С той поры для меня поэзия Федорова стала близкой. Тайна вечного обновления жизни, возвращения людям взятого у них и переплавленного в стихи открывалась для Федорова нелегко. Но за годы сомнений, поисков, неудач он научился делать главное для поэта: не только чувствовать, но и думать. А разучиться думать, как известно, нельзя. Это качество Василия Федорова еще многих порадует.

29Лепестки розы

Наконец-то я в прозаическом семинаре. У Константина Георгиевича Паустовского.

Он расспрашивает, где мы побывали за лето, что видели. И о каждом названном городе рассказывает что-то свое. Кажется, нет в России такого места, где бы он не был сам: тысячи интереснейших подробностей узнаем мы от него о своих собственных родных краях и с волнением отмечаем каждый про себя: как мало мы в жизни видим — и как много увидел он! Неприметные, скучные, на наш взгляд, городишки в его изображении выглядят так, что хочется туда поскорее вернуться и пожить там еще несколько лет…

Оказывается, мы не умеем замечать.

Обостренность восприятия, точность зрения, говорит Паустовский, необходимое и важнейшее качество для писателя. Он не может, говорит Константин Георгиевич, не улавливать самых скрытых и самых тонких намеков, самых сдержанных и внешне неприметных движений души. Однако и при отборе увиденного ему нужно быть тактичным и чутким. Нельзя полюбить книгу, автор которой подсматривает за жизнью с наблюдательностью злорадного, невоспитанного ребенка: этакий чеховский «злой мальчик»!

— А у тебя, тетенька, бородавка на носу! Я сразу заметил!

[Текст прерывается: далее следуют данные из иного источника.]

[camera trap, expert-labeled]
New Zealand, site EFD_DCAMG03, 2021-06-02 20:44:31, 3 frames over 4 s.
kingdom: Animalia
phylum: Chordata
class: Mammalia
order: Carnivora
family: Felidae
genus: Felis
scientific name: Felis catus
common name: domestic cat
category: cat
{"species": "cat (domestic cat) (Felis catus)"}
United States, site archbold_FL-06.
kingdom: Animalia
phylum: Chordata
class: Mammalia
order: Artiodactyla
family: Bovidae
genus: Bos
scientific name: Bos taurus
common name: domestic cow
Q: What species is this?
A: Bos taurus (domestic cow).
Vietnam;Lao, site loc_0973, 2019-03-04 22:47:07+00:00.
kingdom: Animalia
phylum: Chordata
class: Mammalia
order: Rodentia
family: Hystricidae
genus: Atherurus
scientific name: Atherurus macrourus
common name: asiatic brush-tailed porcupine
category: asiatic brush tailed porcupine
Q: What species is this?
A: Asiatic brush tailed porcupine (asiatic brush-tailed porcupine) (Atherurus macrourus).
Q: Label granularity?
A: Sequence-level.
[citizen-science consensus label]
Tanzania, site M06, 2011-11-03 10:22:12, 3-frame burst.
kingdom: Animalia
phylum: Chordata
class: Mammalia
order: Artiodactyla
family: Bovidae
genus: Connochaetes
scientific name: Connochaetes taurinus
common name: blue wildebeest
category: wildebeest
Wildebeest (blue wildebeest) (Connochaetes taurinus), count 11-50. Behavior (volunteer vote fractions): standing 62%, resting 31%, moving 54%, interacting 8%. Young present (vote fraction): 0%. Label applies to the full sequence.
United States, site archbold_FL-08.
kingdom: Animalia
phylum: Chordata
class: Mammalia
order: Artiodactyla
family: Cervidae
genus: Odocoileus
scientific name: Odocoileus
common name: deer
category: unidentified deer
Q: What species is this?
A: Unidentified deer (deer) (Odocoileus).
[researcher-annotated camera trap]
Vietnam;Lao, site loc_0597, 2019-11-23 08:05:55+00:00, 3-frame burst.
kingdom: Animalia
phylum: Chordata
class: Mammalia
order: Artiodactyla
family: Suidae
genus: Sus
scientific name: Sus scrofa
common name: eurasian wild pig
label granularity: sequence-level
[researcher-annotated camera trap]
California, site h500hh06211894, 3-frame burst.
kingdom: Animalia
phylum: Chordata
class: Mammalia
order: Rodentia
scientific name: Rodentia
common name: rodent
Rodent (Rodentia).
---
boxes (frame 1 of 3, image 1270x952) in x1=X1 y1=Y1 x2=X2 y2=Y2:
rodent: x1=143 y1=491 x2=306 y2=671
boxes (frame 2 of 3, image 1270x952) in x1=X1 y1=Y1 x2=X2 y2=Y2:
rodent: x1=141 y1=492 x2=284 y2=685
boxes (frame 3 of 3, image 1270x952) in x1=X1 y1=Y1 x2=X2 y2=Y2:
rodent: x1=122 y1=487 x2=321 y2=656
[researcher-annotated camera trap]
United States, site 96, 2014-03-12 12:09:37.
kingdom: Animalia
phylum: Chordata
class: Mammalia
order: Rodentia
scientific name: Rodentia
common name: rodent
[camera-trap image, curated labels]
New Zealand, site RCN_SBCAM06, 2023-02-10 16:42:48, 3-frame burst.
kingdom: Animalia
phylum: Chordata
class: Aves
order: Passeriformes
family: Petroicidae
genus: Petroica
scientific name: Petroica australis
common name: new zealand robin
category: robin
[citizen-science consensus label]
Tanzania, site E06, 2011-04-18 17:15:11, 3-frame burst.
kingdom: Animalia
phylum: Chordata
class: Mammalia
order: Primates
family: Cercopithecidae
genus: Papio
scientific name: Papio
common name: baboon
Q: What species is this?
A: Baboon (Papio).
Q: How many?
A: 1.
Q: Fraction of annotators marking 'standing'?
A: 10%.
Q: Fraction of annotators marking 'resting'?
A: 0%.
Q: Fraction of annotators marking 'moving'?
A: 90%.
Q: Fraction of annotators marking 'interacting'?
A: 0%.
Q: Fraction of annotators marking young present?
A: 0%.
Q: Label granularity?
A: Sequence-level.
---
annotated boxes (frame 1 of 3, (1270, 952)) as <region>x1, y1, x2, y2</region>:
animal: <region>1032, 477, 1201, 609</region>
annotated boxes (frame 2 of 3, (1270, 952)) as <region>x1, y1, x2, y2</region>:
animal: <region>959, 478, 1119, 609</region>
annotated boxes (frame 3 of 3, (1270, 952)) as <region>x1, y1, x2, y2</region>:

Потом Константин Георгиевич предупреждает:

— Бойтесь не только словесных литературных штампов, бойтесь также ходячих истин, банальных мыслей. Учитесь делать выводы сами — только тогда вы избежите проторенных дорожек. Уважайте факты. Факты — вещь упрямая…

Он учит нас записывать свои мысли, ведь многое в жизни забывается, выветривается из памяти. Нельзя надеяться только на воображение. Обязательно нужно хорошо знать предмет, который изображаешь: как он выглядит в жизни, из чего сделан, для чего служит.

Записные книжки, говорит он, дисциплинируют человека. Они приучают писать точно и кратко. Многие записные книжки писателей могли бы существовать как самостоятельный литературный жанр. Литература должна быть многообразной!